* **Excerpt**:
********************
For the last few weeks efforts have been made to equate our dismal election result either to the squeeze element of what became a presidential-type election, or to round on our own leadership and place the blame for the result solely on their shoulders. It is necessary to be careful in whatever avenue we follow as over-criticising our own comrades may breed unnecessary dissension. While brooding about elements over which we had no control is also a fruitless exercise. What our organisation now needs is to give our analysis of all the elements of the election that affected the final result.
In the weeks leading up to the election it was trumpeted in some quarters as the most important election in the last 50 years if not more. This assertion was made within our party primarily because it was believed that we would do quite well. These myths that circulated our movement prior to May 24 were an integral part of where it went so wrong for us in this election. We built ourselves up, both internally and publicly, to such an extent that anyone would think we were going to be senior partners in the next government. This action was fatal. It isolated us not only from the elusive middle-class vote that we were canvassing in earnest, but also from our own supporters, and our working-class base, who were clearly dismayed with seemingly endless overtures to Fianna Fáil. The most important results of this election are the lessons we learn from it. Never again can we put ourselves on a pedestal as we did in this election.
From a youth aspect the holding of the election on a Thursday was indeed a severe blow in a lot of our priority areas. Despite an almost united front from the youth wings of elected parties, Bertie Ahern bull headedly insisted on a Thursday election. This was an obvious blow to our electoral prospects. However it also highlights a failure within our own organisation to utilise the student vote in constituencies with third level institutions. While of course people nowadays only have one vote, voters are legally entitled to register wherever they reside. While the absence of local voters obviously meant narrowly losing out on seats in more rural constituencies, the student vote does not seem to have appeared in the priority Dublin constituencies, nor in other areas like Cork and Waterford. This is certainly a point that must be addressed, and remedied by the next election. The student vote is one of our biggest assets and it must be exploited to its full potential.
In this election we also made the grave and eventually fatal mistake of underestimating the Fianna Fáil electoral machine. Every single one of the constituencies we had openly and publicly earmarked for gains, were areas where our vote paled in comparison to a much increased Fianna Fáil vote. Our over-enthusiasm regarding some seats caused alarm bells to ring in Treasury Buildings (FF Election HQ), and ultimately proved detrimental to our election result. Just as our election teams in the Six Counties are a force to be reckoned with, Fianna Fáil, with 81 years of electioneering under their belt cannot be underestimated during election time in this state. In the future we cannot afford to be so outgoing around priority seats and show a little bit more political clout if we ever want to succeed in this state.
********************
* **Required work**:
1) In the election analysis, on what day of the week was the election held?
2) For each statement, say yes or no to whether it agrees with the election analysis, and quote the words that decide it.
(a) The youth wings of elected parties mostly stood together against a Thursday election.
(b) The student vote turned out strongly in the priority Dublin constituencies.
(c) Fianna Fáil has 60 years of electioneering behind it.
The listing that comes next is separate material from the election analysis.

* **Source material**:
********************
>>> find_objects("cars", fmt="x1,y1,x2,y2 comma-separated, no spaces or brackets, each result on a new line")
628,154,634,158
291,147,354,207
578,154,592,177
********************
* **Answer set**:
1) On a Thursday.

2)
(a) Yes: "Despite an almost united front from the youth wings of elected parties, Bertie Ahern bull headedly insisted on a Thursday election."
(b) No: "the student vote does not seem to have appeared in the priority Dublin constituencies"
(c) No: "Fianna Fáil, with 81 years of electioneering under their belt"